» **Information provided**
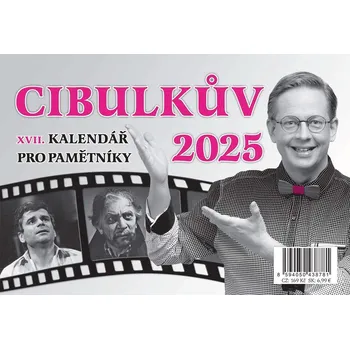 Fragment Cibulkův XVII. kalendář pro…
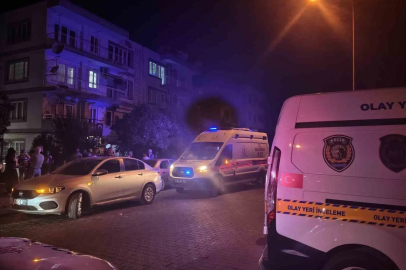 İzmir’de çatıdan düşen emekli öğretmen öldü
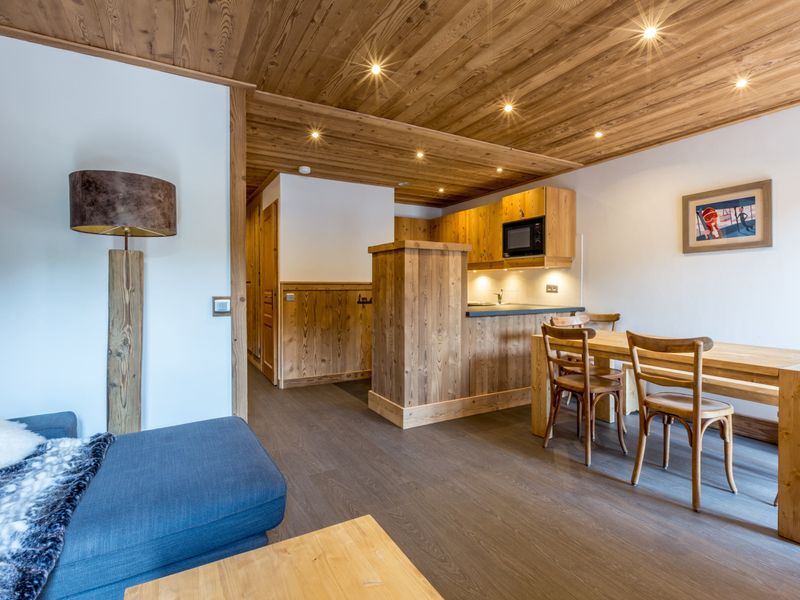 Appartement La Clusaz, 4 pieces, 8 personnes - 3BR Apartment in Village Center, Near Ski Lifts, Wi-Fi, Parking FR-1-437-46 - La Clusaz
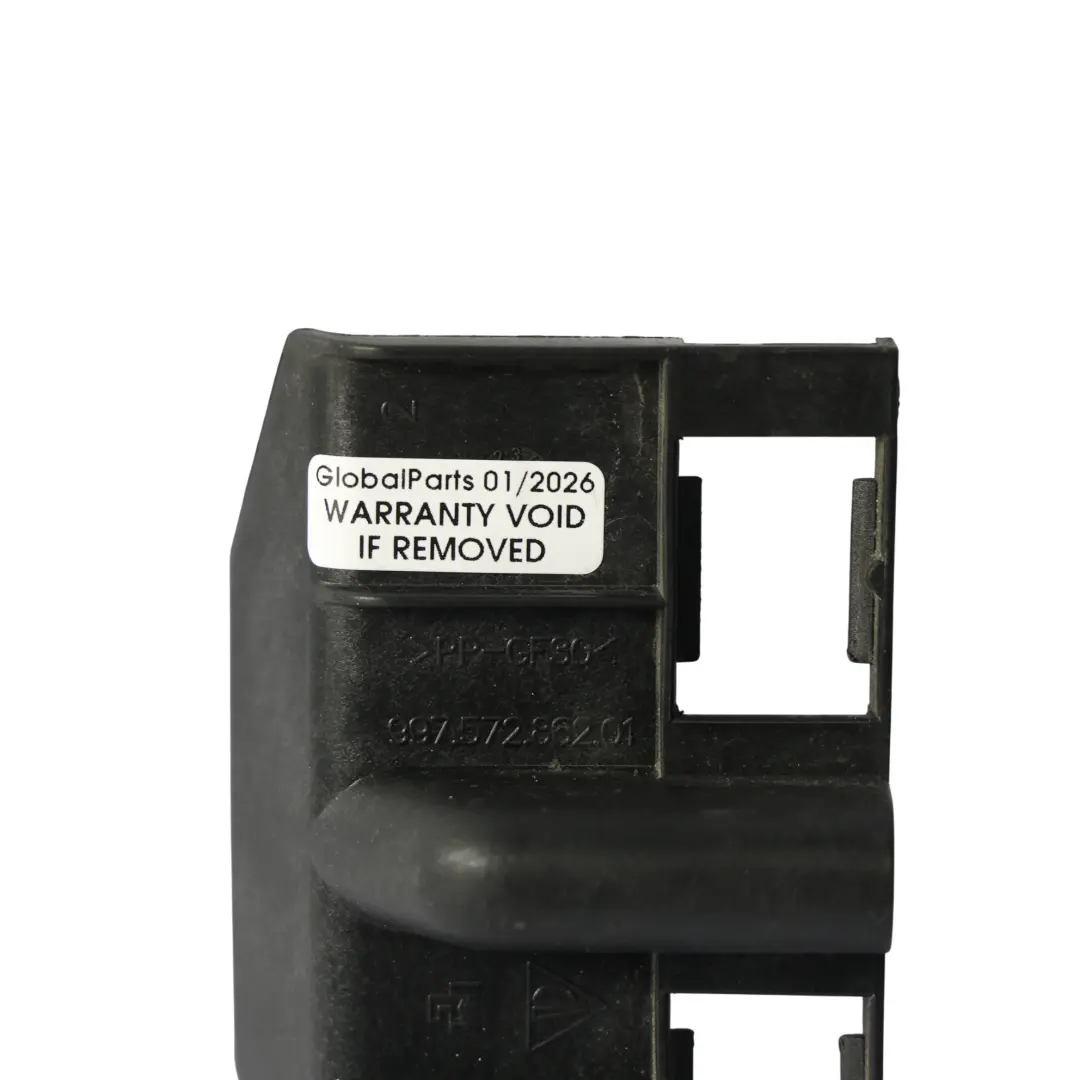 987C Partikel Filter Halter Halterung für Porsche Cayman mit Teilenummer 99757286201 Porsche Cayman 987C Partikel Filter Halter Halterung - SKU 99757286201 - Teilenummer 99757286201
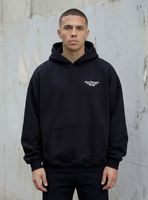 Polerón Oversize Boxy con Capucha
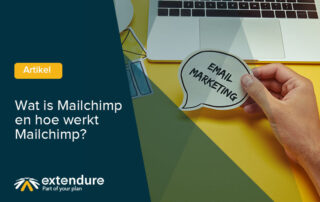 wat is mailchimp en hoe werkt mailchimp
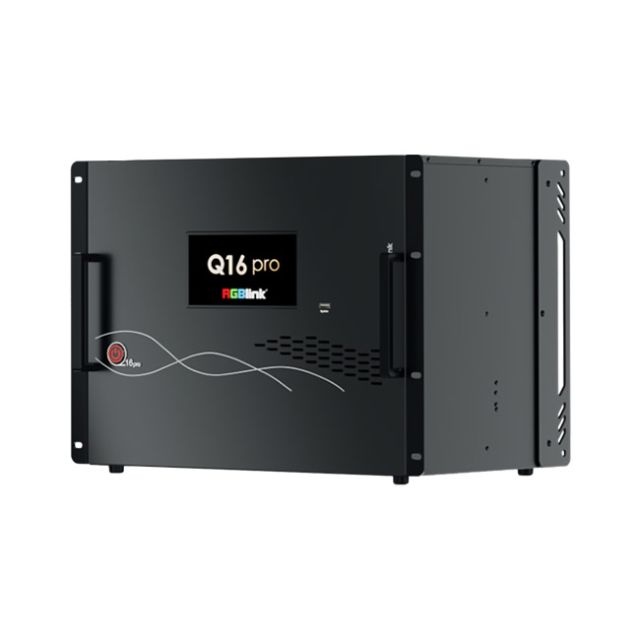 RGBlink Q16 Gen2 8U Video Processor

» **Exercise**
Quote every one of the records above word for word, and leave the pictures out of your answer.

» **Result of this task**
 Fragment Cibulkův XVII. kalendář pro…
 İzmir’de çatıdan düşen emekli öğretmen öldü
 Appartement La Clusaz, 4 pieces, 8 personnes - 3BR Apartment in Village Center, Near Ski Lifts, Wi-Fi, Parking FR-1-437-46 - La Clusaz
 987C Partikel Filter Halter Halterung für Porsche Cayman mit Teilenummer 99757286201 Porsche Cayman 987C Partikel Filter Halter Halterung - SKU 99757286201 - Teilenummer 99757286201
 Polerón Oversize Boxy con Capucha
 wat is mailchimp en hoe werkt mailchimp
 RGBlink Q16 Gen2 8U Video Processor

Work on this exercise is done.